At the age of 12, he accompanied great stalwarts like Ariyakudi Ramanuja Iyengar, Semmangudi Srinivasa Iyer and Maharajapuram Santhanam in concerts. He also performed with Nadaswaram vidwans like T.N.Rajarathinam Pillai and Thiruvenkadu Subramania Pillai.

He stopped accompanying vocal artistes in 1976 to concentrate more on solo concerts. He was famous for his unique string control techniques on the violin. His interest in new attempts and innovations led him to work with veteran thavil vidwan Valaiyapatti A.R.Subramaniyam. They performed over 3,000 shows together. Vaidyanathan had deep faith in the therapeutic merits of music.

==Film music==
He also made a significant contribution to Tamil devotional music. A. P. Nagarajan giving him his first break in the movie Vaa Raja Vaa. He had several hits such as Agathiyar in which Sirkazhi Govindarajan Acted as Agathiyar. And Raja Raja Chozhan(Rajaraja Cholan), for which he scored music, were also phenomenal hits.

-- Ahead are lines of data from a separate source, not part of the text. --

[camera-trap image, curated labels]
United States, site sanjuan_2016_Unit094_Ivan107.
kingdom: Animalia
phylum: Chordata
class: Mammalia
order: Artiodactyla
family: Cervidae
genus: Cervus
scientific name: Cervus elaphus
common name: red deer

Vaidyanathan made an uncredited appearance in the 2005 Tamil movie Anniyan directed by Shankar, on the Tyagaraja Aradhana festival sequence for the song Iyengaaru Veetu which is a recreation of the real festival. He had guest appearances in many other films.

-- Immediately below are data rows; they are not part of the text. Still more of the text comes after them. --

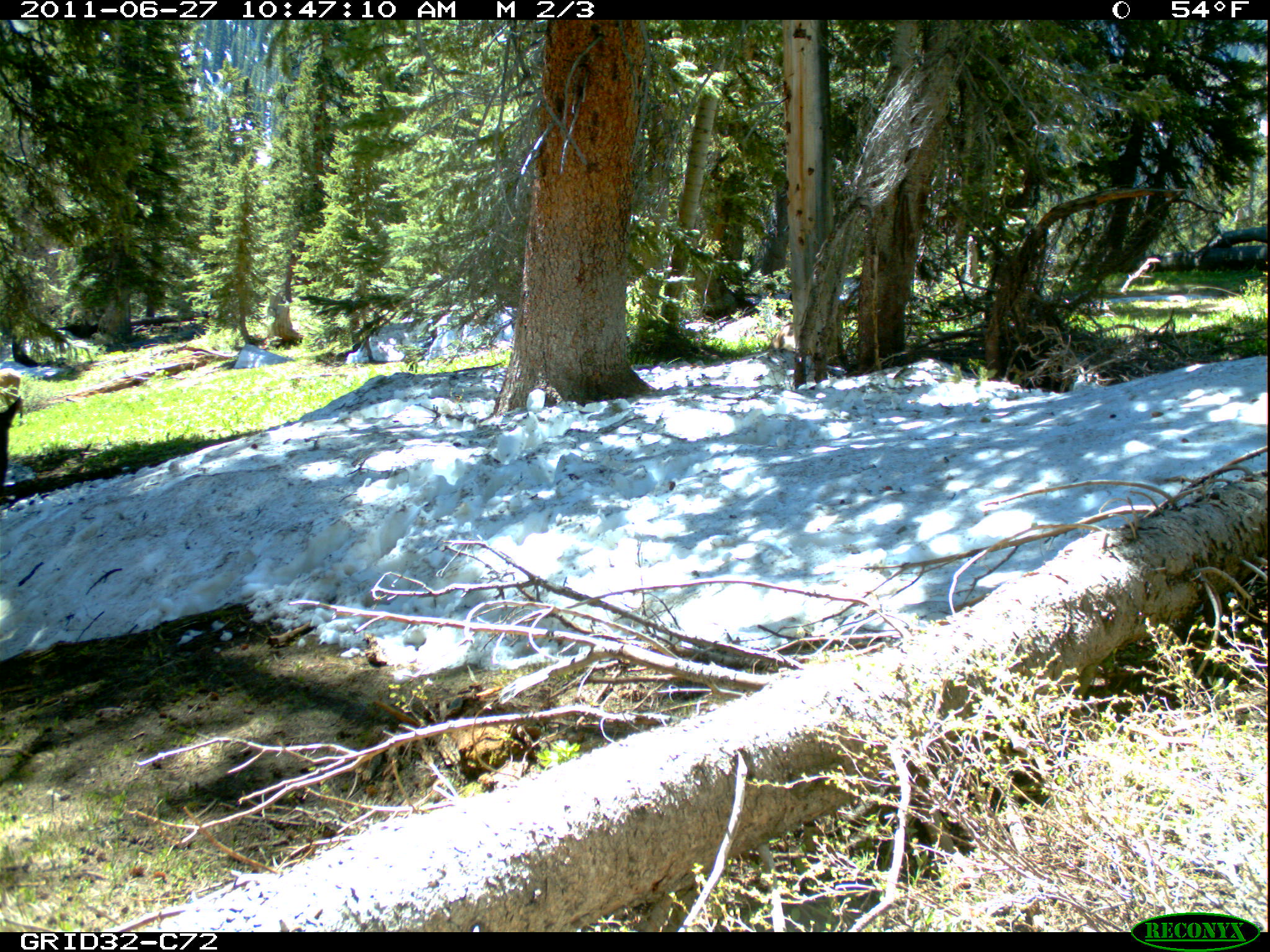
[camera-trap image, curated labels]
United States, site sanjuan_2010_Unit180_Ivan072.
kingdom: Animalia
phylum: Chordata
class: Mammalia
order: Artiodactyla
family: Cervidae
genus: Cervus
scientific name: Cervus elaphus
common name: red deer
Cervus elaphus (red deer).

He tried his hand at film production with a feature film in Tamil Thodi Ragam, with T. N. Seshagopalan in the lead, which failed to enthuse the audience.

==Discography==
Their works include music for the following movies:

| Year | Film | Language | Notes |
| 1969 | Vaa Raja Vaa | Tamil | Debut Film |
| 1970 | Thirumalai Thenkumari | Tamil |  |
| Namma Veettu Deivam | Tamil |  |
| 1971 | Kankaatchi | Tamil |  |
| 1972 | Agathiyar | Tamil |  |
| Vazhaiyadi Vazhai | Tamil |  |
| Dheivam | Tamil |  |
| Annai Abirami | Tamil |  |
| 1973 | Rajaraja Cholan | Tamil |  |
| Thirumalai Deivam | Tamil |  |
| Karaikkal Ammaiyar | Tamil |  |
| 1974 | Sisupalan | Tamil |  |
| Gumasthavin Magal | Tamil |  |
| 1975 | Manidhanum Dheivamagalam | Tamil |  |
| Melnaattu Marumagal | Tamil |  |
| 1977 | Navarathinam | Tamil |  |
| 1979 | Kandhar Alangaram | Tamil |  |
| 1982 | Raga Bandhangal | Tamil |  |
| 1983 | Thodi Ragam | Tamil | Also Producer |
| 1990 | Ula Vantha Nila | Tamil | Produced & Directed |

==Awards==
He was awarded the prestigious "Padma Shri" title by the Indian government, Kalaimamani award, Sangeet Natak Akademi Award by the Sangeet Natak Akademi in 1993, and the Karnataka Isaignani award. He has also won Best Music Director awards for his background scores for films. He received the Sangeetha Kalasikhamani award given by "The Indian Fine Arts Society" in 1996. He also received the Tamil Nadu State Film Award for Best Music Director for the film Thirumalai Thenkumari in 1970 and the Tamil Nadu State Film Honorary Award - Raja Sando Award in 2000.

==Other associations==
Vaidyanathan, had a long association with the All India Radio. An able administrator, Vaidyanathan served as Secretary of the Tamil Nadu Iyal Isai Nadaga Mandram. As the Secretary of Thyagabrahma Sabha, Thiruvaiyaru in Thanjavur district, he conducted the Tyagaraja Aradhana for several years. He was one of the founders and also served as president of the Raga Research Centre.

==Death==
He died of a heart attack on September 8, 2008 at the age of 73 at Porur Ramachandra Hospital, Chennai. He was survived by his wife, four sons and one daughter. His son Shekhar is a Cellist.